From The Lord of the Rings: The Return of the King in the chapter ‘Mount Doom’
For one moment only, Frodo turned and looked upon the blackness in the east. From the height of Mount Doom the veiling shadow was ripped away and a true vision of Sauron was revealed to him.
“Far off the Shadows of Sauron hung; but torn by some gust of wind out of the world, or else moved by some great disquiet within, the mantling clouds swirled and for a moment drew aside; and then he saw, rising black, blacker and darker then the vast shades amid which it stood, the cruel pinnacles and iron crown of the topmost tower of Barad-dûr.”

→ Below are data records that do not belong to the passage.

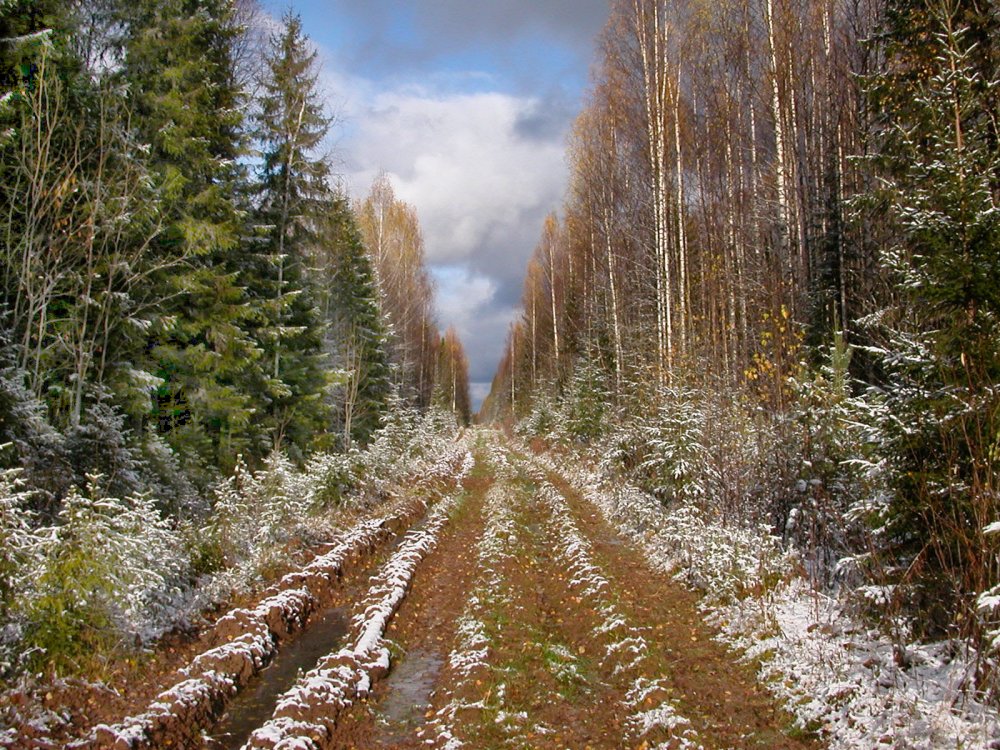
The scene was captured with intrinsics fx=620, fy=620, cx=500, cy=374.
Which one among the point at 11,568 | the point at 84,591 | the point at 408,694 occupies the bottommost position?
the point at 408,694

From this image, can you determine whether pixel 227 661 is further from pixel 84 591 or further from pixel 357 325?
pixel 357 325

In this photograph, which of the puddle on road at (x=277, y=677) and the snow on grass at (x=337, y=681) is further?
the puddle on road at (x=277, y=677)

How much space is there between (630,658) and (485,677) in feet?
4.74

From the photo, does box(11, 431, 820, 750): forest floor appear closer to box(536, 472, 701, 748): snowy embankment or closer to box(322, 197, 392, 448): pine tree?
box(536, 472, 701, 748): snowy embankment

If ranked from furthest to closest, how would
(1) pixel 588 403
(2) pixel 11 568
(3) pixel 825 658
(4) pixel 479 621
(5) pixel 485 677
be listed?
(1) pixel 588 403, (4) pixel 479 621, (5) pixel 485 677, (2) pixel 11 568, (3) pixel 825 658

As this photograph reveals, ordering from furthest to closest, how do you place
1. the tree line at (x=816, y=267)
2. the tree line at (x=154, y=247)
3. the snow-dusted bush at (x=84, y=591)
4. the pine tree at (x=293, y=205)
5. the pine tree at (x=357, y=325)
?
the pine tree at (x=357, y=325) → the pine tree at (x=293, y=205) → the tree line at (x=154, y=247) → the snow-dusted bush at (x=84, y=591) → the tree line at (x=816, y=267)

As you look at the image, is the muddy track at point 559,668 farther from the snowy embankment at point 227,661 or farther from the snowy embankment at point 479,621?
the snowy embankment at point 227,661

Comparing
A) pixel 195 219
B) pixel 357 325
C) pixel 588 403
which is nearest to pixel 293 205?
pixel 195 219

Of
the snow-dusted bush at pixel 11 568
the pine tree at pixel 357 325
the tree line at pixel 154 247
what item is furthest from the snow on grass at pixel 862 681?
the pine tree at pixel 357 325

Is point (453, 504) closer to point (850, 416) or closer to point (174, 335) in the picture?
point (174, 335)

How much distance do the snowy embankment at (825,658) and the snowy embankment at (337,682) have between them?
3716mm

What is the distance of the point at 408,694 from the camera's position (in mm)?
6004

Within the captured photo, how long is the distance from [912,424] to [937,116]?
256 centimetres

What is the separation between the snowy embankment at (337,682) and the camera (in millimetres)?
4820
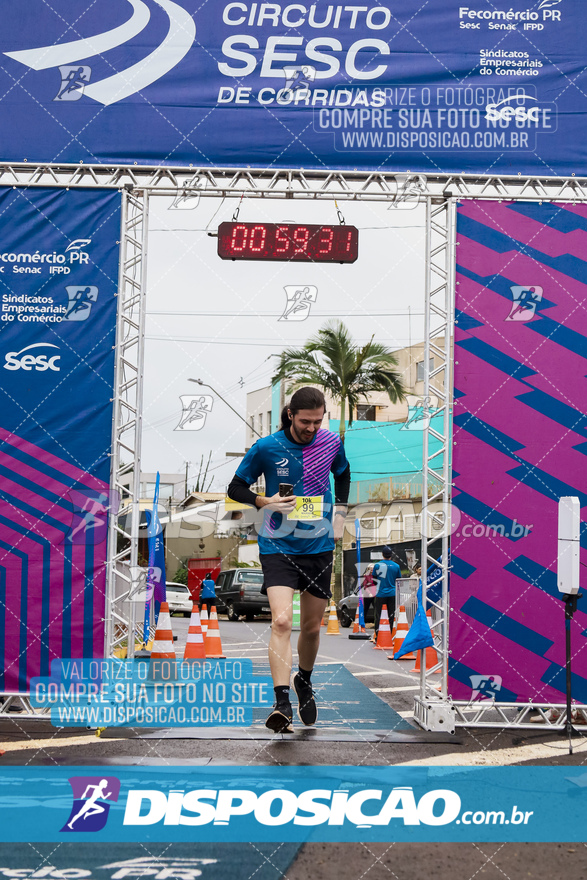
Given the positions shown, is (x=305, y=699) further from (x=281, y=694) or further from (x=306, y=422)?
(x=306, y=422)

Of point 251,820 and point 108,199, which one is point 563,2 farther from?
point 251,820

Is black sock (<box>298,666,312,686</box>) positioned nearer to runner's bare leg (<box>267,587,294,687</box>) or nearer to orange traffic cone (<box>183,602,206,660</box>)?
runner's bare leg (<box>267,587,294,687</box>)

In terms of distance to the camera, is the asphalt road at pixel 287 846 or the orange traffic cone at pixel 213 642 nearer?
the asphalt road at pixel 287 846

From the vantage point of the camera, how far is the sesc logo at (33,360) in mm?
7586

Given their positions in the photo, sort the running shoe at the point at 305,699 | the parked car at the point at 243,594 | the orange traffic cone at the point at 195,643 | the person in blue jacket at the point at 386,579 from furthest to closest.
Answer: the parked car at the point at 243,594, the person in blue jacket at the point at 386,579, the orange traffic cone at the point at 195,643, the running shoe at the point at 305,699

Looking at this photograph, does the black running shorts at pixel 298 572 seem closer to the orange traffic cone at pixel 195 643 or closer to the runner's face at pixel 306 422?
the runner's face at pixel 306 422

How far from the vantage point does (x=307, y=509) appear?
6.37 meters

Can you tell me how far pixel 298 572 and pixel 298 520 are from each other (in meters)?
0.35

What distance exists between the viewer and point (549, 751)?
6352 millimetres

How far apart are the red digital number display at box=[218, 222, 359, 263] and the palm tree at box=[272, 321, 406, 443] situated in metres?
18.0

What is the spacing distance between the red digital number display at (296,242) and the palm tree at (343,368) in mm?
18006

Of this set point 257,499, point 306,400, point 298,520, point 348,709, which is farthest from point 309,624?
point 348,709

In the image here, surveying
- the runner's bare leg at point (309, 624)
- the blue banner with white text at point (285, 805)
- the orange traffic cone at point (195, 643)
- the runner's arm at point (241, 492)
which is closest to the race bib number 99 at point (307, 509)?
the runner's arm at point (241, 492)

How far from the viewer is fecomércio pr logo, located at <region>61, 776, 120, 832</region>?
413 cm
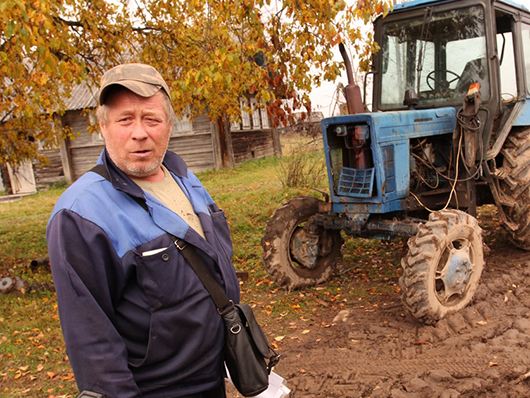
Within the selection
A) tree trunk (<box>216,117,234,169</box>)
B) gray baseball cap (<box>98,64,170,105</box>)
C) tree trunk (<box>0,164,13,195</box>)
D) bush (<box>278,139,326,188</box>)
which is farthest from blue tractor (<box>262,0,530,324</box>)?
tree trunk (<box>0,164,13,195</box>)

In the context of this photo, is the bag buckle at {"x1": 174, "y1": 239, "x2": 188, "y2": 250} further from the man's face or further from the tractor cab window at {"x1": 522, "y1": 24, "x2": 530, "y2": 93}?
the tractor cab window at {"x1": 522, "y1": 24, "x2": 530, "y2": 93}

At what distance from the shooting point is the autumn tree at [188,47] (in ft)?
15.1

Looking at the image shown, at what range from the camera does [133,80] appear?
1659mm

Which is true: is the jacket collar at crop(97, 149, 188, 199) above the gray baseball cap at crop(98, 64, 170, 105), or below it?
below

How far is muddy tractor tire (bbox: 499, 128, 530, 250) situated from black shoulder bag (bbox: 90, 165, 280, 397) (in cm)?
414

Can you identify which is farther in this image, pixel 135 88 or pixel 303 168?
pixel 303 168

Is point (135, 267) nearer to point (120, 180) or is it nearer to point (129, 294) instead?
point (129, 294)

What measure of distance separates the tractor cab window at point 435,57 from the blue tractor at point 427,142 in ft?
0.03

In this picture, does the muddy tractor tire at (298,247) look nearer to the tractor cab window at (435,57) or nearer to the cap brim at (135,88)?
the tractor cab window at (435,57)

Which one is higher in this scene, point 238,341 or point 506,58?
point 506,58

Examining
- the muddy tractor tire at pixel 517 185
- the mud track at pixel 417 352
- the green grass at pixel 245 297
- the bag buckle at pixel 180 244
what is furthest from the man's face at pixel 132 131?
the muddy tractor tire at pixel 517 185

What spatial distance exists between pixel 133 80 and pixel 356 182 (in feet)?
10.8

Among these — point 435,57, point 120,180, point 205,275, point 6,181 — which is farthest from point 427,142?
point 6,181

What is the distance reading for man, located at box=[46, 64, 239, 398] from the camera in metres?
1.45
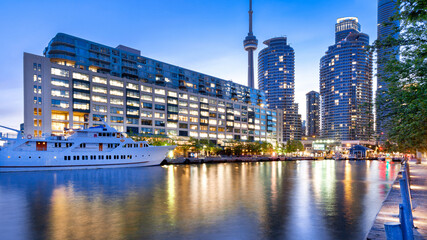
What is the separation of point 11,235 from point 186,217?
1208cm

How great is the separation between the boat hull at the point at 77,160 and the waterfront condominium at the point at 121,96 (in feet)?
63.6

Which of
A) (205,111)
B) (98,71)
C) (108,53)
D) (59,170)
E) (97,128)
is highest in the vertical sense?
(108,53)

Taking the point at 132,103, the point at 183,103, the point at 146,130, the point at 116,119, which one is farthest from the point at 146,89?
the point at 183,103

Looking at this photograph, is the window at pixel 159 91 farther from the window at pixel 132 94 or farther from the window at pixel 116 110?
the window at pixel 116 110

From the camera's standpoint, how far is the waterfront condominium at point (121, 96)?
94.9m

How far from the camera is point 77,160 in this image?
68125mm

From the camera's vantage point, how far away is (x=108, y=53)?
391ft

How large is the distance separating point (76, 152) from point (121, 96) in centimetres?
5068

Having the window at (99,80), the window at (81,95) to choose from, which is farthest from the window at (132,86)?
the window at (81,95)

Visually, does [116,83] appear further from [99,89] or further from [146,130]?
[146,130]

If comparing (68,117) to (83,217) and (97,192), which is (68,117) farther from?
(83,217)

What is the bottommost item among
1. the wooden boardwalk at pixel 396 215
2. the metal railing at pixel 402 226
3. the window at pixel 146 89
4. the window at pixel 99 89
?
the wooden boardwalk at pixel 396 215

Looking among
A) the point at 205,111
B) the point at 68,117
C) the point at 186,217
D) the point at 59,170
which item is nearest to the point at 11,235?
the point at 186,217

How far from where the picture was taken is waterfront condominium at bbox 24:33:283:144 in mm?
94938
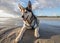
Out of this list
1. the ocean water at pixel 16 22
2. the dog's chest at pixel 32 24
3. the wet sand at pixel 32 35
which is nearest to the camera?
the wet sand at pixel 32 35

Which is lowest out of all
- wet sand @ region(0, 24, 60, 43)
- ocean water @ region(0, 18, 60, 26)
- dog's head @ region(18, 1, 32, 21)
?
wet sand @ region(0, 24, 60, 43)

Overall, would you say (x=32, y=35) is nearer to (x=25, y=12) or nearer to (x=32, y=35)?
(x=32, y=35)

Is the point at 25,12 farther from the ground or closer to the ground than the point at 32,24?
farther from the ground

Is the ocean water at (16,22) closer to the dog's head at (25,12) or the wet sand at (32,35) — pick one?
the wet sand at (32,35)

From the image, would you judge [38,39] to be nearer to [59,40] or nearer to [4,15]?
[59,40]

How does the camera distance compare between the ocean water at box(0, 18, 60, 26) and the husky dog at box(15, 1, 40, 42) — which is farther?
the ocean water at box(0, 18, 60, 26)

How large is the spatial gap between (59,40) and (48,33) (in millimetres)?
166

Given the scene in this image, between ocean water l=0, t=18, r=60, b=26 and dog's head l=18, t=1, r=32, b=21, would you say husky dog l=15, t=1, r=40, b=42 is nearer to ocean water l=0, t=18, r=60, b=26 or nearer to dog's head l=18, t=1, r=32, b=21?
dog's head l=18, t=1, r=32, b=21

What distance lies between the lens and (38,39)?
1.24 m

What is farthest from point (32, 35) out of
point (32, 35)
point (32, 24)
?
point (32, 24)

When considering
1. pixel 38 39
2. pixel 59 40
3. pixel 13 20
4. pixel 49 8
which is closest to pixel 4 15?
pixel 13 20

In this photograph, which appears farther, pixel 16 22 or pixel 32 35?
pixel 16 22

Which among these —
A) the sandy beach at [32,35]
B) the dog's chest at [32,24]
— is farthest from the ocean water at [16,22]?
the dog's chest at [32,24]

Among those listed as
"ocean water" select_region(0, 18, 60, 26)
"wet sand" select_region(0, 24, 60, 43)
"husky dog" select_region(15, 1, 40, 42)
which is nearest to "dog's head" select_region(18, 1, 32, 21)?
"husky dog" select_region(15, 1, 40, 42)
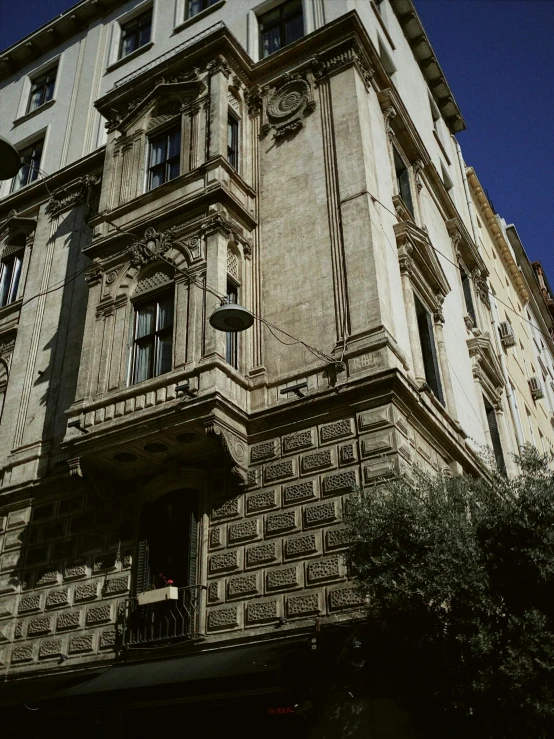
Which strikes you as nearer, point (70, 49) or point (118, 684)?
point (118, 684)

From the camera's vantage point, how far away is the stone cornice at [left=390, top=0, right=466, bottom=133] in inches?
1041

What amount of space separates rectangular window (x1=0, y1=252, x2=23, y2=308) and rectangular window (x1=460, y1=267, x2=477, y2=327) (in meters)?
13.7

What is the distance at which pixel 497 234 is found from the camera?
114ft

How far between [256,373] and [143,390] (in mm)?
2248

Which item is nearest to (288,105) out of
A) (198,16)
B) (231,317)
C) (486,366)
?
(198,16)

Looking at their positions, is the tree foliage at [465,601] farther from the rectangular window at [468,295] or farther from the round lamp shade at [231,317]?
the rectangular window at [468,295]

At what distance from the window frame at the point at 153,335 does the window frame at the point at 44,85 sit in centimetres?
1419

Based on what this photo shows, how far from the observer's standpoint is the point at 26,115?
27.4 metres

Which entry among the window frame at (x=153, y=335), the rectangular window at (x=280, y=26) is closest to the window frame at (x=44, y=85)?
the rectangular window at (x=280, y=26)

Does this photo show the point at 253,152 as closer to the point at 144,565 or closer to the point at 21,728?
the point at 144,565

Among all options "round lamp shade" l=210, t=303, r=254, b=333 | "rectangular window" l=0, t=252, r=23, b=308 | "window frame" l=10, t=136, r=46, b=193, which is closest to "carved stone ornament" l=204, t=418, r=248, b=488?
"round lamp shade" l=210, t=303, r=254, b=333

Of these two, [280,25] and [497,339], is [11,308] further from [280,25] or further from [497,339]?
[497,339]

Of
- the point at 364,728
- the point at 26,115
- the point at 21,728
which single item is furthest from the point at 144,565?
the point at 26,115

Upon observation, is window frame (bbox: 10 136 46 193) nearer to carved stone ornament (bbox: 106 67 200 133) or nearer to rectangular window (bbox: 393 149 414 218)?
carved stone ornament (bbox: 106 67 200 133)
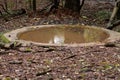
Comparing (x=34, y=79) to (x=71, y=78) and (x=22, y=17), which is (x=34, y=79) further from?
(x=22, y=17)

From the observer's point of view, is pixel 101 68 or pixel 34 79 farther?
pixel 101 68

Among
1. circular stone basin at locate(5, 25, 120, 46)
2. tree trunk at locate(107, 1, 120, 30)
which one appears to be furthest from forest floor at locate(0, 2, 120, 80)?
tree trunk at locate(107, 1, 120, 30)

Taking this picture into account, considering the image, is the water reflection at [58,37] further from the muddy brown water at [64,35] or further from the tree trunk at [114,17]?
the tree trunk at [114,17]

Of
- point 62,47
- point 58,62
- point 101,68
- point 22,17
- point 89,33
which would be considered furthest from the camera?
point 22,17

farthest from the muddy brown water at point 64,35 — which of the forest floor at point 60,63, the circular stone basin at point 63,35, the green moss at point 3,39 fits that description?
the forest floor at point 60,63

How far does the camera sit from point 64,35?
837 centimetres

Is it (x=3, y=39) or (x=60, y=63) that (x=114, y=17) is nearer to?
(x=3, y=39)

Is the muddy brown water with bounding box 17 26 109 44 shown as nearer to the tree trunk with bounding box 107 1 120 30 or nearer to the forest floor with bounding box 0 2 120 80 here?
the tree trunk with bounding box 107 1 120 30

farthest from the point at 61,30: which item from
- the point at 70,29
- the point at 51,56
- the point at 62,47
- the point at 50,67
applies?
the point at 50,67

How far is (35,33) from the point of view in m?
8.55

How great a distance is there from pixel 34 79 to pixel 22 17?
6.58 m

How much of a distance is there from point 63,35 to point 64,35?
27 mm

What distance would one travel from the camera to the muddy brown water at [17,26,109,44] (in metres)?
7.79

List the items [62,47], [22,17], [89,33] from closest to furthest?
[62,47], [89,33], [22,17]
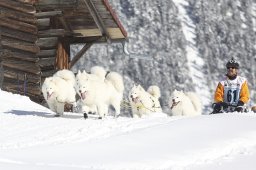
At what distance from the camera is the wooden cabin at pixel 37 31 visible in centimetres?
2023

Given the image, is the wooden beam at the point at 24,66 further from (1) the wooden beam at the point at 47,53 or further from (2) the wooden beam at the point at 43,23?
(2) the wooden beam at the point at 43,23

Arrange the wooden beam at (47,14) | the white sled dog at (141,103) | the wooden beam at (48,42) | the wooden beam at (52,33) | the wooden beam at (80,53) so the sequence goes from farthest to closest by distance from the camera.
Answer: the wooden beam at (80,53) < the wooden beam at (48,42) < the wooden beam at (52,33) < the wooden beam at (47,14) < the white sled dog at (141,103)

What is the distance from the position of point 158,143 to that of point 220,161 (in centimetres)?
131

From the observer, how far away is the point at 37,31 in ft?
68.1

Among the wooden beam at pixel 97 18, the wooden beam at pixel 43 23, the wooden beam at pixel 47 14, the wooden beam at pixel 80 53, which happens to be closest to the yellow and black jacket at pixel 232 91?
the wooden beam at pixel 97 18

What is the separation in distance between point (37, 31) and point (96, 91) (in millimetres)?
7214

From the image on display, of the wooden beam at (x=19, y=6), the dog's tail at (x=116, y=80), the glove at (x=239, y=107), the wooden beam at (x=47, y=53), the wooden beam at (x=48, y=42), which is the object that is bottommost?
the glove at (x=239, y=107)

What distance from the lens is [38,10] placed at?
826 inches

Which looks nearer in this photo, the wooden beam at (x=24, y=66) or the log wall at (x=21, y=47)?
the log wall at (x=21, y=47)

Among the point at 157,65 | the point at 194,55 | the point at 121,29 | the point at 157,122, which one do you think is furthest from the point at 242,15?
the point at 157,122

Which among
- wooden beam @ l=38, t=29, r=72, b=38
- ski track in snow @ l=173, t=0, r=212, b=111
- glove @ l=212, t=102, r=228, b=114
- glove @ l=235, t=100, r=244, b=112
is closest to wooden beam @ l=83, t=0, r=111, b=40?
wooden beam @ l=38, t=29, r=72, b=38

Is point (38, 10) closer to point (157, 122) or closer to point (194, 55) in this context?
point (157, 122)

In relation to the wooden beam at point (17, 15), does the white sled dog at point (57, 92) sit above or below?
below

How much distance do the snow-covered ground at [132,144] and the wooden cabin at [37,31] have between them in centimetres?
864
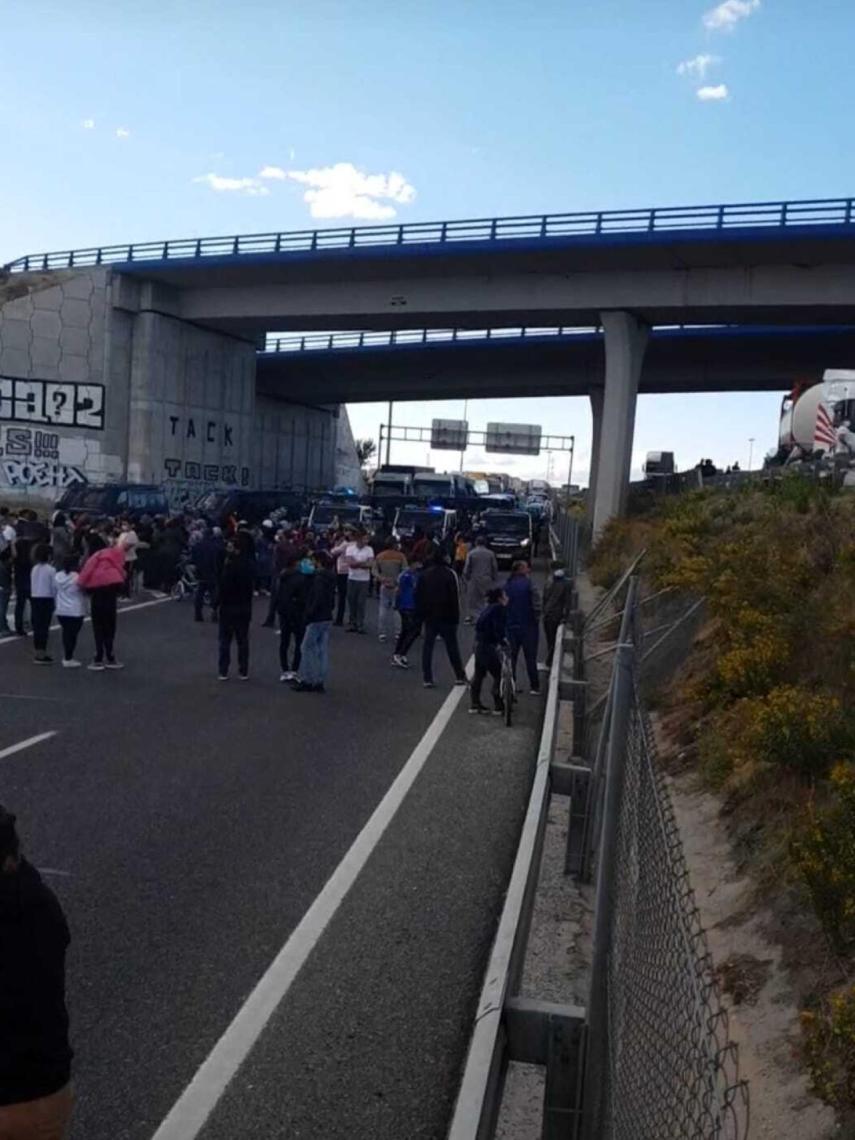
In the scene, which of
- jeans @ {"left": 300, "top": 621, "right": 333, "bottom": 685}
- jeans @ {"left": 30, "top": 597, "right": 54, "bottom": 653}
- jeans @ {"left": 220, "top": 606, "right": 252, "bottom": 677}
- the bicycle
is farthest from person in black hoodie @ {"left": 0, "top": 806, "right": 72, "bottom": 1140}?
jeans @ {"left": 30, "top": 597, "right": 54, "bottom": 653}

“One moment only it stared out, but as from some great window immeasurably high there stabbed northward a flame of red, the flicker of a piercing Eye; and then the shadows were furled again and the terrible vision was removed. The Eye was not turned toward them: it was gazing north to were the Captains of the West stood at bay, and thither all it’s malice was now bent, as the power moved to strike its deadly blow; but Frodo at that dreadful glimpse fell as one stricken mortally”
From The Lord of the Rings: The Return of the King in the chapter ‘Mount Doom’
The History of the Dark Tower of Mordor
Much can be told about the History of Barad-dûr, for it stood as a symbol of Sauron’s malice toward Middle-earth and it’s fate was tied to that of the Dark Lord. Twice it loomed over the valley of terror in the land of Mordor and twice it was leveled by the forces of the West.
The Dark Tower of Mordor had two incarnations
The first building of Barad-dûr took place in the year 1000 of the Second Age. For 600 years the slaves of Mordor labored to build it and the Tower’s completion coincided with the forging of the One Ring in 1600 SA. The Tower was leveled at the end of the second age, yet it’s foundations remained in tact. As long as Sauron lived, the foundation of the Dark Tower could not be destroyed.
The second building of Barad-dûr took place in the Third Age of Middle-earth. In the year 2941 of the Third Age, after fleeing Dol Guldur, Sauron returned to Mordor as he had long planned and began and the rebuilding of the Dark Tower. This time it is completed in less then 60 years. With it’s vast foundations still in place and thousands of Uruks and Dark Men of the South at his disposal, the rebuilding took much less time. In addition there was no longer a need for secrecy, for Sauron had openly declared himself, when Mount Doom once more filled the skies with fire.
These two towers were likely very different in appearance and we here in Mordor will be discussing their appearance in more detail in future updates to this page as wee seek more knowledge in the Library of Shadow.